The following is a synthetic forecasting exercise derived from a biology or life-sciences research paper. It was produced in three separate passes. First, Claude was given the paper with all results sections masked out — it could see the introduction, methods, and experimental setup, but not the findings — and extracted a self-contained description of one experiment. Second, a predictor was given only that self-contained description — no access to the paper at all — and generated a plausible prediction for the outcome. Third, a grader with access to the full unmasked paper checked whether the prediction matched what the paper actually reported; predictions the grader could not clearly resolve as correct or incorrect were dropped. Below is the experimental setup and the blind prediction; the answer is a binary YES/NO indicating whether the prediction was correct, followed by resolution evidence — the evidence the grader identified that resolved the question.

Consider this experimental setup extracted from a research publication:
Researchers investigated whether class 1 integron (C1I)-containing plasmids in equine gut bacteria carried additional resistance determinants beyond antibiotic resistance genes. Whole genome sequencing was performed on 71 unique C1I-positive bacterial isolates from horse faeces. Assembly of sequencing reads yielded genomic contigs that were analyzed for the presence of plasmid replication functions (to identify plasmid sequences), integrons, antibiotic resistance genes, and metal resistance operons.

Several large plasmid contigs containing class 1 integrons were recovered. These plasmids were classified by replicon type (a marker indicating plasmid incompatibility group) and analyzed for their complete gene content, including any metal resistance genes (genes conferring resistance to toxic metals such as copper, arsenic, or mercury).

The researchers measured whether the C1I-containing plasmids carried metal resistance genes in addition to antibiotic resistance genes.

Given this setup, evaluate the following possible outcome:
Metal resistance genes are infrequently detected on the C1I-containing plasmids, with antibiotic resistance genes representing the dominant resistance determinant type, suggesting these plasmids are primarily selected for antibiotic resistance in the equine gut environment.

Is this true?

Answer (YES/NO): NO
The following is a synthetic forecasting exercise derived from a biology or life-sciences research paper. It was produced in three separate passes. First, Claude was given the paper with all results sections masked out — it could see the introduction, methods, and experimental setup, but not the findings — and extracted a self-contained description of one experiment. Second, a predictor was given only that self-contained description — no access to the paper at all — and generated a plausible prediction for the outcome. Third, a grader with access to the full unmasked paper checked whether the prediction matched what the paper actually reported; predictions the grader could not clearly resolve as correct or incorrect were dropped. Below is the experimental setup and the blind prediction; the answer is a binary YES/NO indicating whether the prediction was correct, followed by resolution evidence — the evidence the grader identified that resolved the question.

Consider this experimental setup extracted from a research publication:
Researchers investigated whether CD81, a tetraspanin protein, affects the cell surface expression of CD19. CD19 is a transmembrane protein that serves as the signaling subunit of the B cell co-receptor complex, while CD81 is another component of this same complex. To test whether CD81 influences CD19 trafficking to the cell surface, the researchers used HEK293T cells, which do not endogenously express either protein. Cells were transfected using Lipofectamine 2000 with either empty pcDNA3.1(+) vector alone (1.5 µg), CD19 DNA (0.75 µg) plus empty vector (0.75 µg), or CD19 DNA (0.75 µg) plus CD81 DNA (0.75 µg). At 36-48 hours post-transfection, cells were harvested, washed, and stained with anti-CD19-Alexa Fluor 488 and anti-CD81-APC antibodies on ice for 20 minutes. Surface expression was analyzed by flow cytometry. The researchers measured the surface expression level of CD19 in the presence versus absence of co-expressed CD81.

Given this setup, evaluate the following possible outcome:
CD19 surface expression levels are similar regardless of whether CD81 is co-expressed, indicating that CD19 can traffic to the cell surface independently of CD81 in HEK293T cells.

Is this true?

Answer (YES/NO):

|---|

• TASK BRIEF
Each entry above needs to be output exactly.

• REPLY
The following is a synthetic forecasting exercise derived from a biology or life-sciences research paper. It was produced in three separate passes. First, Claude was given the paper with all results sections masked out — it could see the introduction, methods, and experimental setup, but not the findings — and extracted a self-contained description of one experiment. Second, a predictor was given only that self-contained description — no access to the paper at all — and generated a plausible prediction for the outcome. Third, a grader with access to the full unmasked paper checked whether the prediction matched what the paper actually reported; predictions the grader could not clearly resolve as correct or incorrect were dropped. Below is the experimental setup and the blind prediction; the answer is a binary YES/NO indicating whether the prediction was correct, followed by resolution evidence — the evidence the grader identified that resolved the question.

Consider this experimental setup extracted from a research publication:
Researchers investigated whether class 1 integron (C1I)-containing plasmids in equine gut bacteria carried additional resistance determinants beyond antibiotic resistance genes. Whole genome sequencing was performed on 71 unique C1I-positive bacterial isolates from horse faeces. Assembly of sequencing reads yielded genomic contigs that were analyzed for the presence of plasmid replication functions (to identify plasmid sequences), integrons, antibiotic resistance genes, and metal resistance operons.

Several large plasmid contigs containing class 1 integrons were recovered. These plasmids were classified by replicon type (a marker indicating plasmid incompatibility group) and analyzed for their complete gene content, including any metal resistance genes (genes conferring resistance to toxic metals such as copper, arsenic, or mercury).

The researchers measured whether the C1I-containing plasmids carried metal resistance genes in addition to antibiotic resistance genes.

Given this setup, evaluate the following possible outcome:
Metal resistance genes are infrequently detected on the C1I-containing plasmids, with antibiotic resistance genes representing the dominant resistance determinant type, suggesting these plasmids are primarily selected for antibiotic resistance in the equine gut environment.

Is this true?

Answer (YES/NO): NO
The following is a synthetic forecasting exercise derived from a biology or life-sciences research paper. It was produced in three separate passes. First, Claude was given the paper with all results sections masked out — it could see the introduction, methods, and experimental setup, but not the findings — and extracted a self-contained description of one experiment. Second, a predictor was given only that self-contained description — no access to the paper at all — and generated a plausible prediction for the outcome. Third, a grader with access to the full unmasked paper checked whether the prediction matched what the paper actually reported; predictions the grader could not clearly resolve as correct or incorrect were dropped. Below is the experimental setup and the blind prediction; the answer is a binary YES/NO indicating whether the prediction was correct, followed by resolution evidence — the evidence the grader identified that resolved the question.

Consider this experimental setup extracted from a research publication:
Researchers investigated whether CD81, a tetraspanin protein, affects the cell surface expression of CD19. CD19 is a transmembrane protein that serves as the signaling subunit of the B cell co-receptor complex, while CD81 is another component of this same complex. To test whether CD81 influences CD19 trafficking to the cell surface, the researchers used HEK293T cells, which do not endogenously express either protein. Cells were transfected using Lipofectamine 2000 with either empty pcDNA3.1(+) vector alone (1.5 µg), CD19 DNA (0.75 µg) plus empty vector (0.75 µg), or CD19 DNA (0.75 µg) plus CD81 DNA (0.75 µg). At 36-48 hours post-transfection, cells were harvested, washed, and stained with anti-CD19-Alexa Fluor 488 and anti-CD81-APC antibodies on ice for 20 minutes. Surface expression was analyzed by flow cytometry. The researchers measured the surface expression level of CD19 in the presence versus absence of co-expressed CD81.

Given this setup, evaluate the following possible outcome:
CD19 surface expression levels are similar regardless of whether CD81 is co-expressed, indicating that CD19 can traffic to the cell surface independently of CD81 in HEK293T cells.

Is this true?

Answer (YES/NO):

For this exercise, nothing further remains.